* Start Excerpted data *

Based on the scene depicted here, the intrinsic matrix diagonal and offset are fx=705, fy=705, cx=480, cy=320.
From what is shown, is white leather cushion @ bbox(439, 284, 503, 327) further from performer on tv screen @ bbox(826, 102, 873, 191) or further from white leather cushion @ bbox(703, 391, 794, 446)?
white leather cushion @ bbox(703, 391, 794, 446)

* End Excerpted data *
* Start Excerpted data *

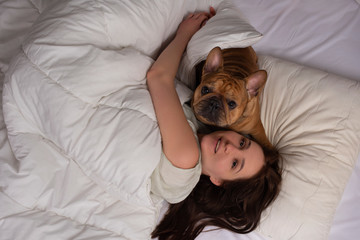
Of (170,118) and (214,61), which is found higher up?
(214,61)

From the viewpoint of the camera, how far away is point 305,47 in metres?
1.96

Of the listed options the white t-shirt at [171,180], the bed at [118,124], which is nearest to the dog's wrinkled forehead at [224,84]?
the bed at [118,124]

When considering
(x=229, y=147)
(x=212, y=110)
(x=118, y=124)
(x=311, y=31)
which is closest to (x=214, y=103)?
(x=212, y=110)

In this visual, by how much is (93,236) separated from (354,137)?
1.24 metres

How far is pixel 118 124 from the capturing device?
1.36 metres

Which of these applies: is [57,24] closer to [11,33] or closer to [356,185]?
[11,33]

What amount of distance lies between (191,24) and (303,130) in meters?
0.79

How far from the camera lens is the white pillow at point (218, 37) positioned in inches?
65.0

* End Excerpted data *
* Start Excerpted data *

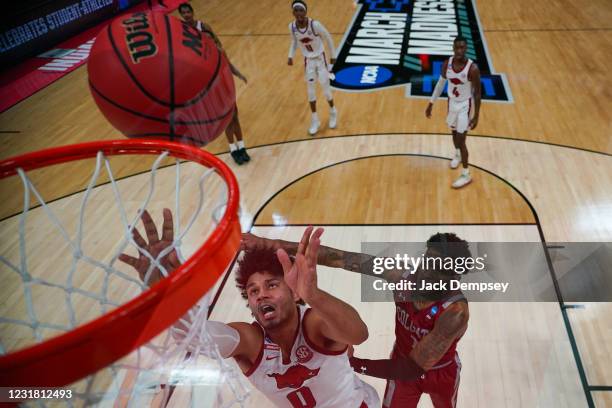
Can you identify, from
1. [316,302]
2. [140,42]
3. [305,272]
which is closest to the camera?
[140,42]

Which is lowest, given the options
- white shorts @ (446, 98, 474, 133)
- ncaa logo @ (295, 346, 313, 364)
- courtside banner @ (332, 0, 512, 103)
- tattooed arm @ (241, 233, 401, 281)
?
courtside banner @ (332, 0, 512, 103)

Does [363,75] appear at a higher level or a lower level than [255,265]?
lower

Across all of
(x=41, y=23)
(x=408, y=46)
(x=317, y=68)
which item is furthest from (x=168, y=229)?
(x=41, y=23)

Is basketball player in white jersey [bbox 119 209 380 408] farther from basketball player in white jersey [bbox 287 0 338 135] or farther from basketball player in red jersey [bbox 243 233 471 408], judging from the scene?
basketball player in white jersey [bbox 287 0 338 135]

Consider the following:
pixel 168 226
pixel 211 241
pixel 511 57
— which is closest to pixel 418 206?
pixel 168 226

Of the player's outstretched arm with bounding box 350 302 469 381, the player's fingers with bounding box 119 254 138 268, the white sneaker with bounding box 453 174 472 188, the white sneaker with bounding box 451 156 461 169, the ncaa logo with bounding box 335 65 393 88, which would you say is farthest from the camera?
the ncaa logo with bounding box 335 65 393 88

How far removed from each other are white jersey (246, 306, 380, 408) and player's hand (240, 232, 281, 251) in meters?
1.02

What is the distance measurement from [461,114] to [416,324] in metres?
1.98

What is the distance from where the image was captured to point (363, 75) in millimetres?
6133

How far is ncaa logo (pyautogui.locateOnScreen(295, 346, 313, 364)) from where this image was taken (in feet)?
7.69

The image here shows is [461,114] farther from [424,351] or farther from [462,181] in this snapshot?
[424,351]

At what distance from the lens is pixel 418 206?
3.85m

* End Excerpted data *

_Written request_: Report every line in the listing above that contains the string "bbox", copying each one in full.

_Reply to the task_:
From what is shown, is white leather cushion @ bbox(439, 284, 503, 327) further from performer on tv screen @ bbox(826, 102, 873, 191) or further from white leather cushion @ bbox(703, 391, 794, 446)?
white leather cushion @ bbox(703, 391, 794, 446)
Is basketball player in white jersey [bbox 119 209 380 408] farther from basketball player in white jersey [bbox 287 0 338 135] or farther from basketball player in red jersey [bbox 243 233 471 408], judging from the scene?
basketball player in white jersey [bbox 287 0 338 135]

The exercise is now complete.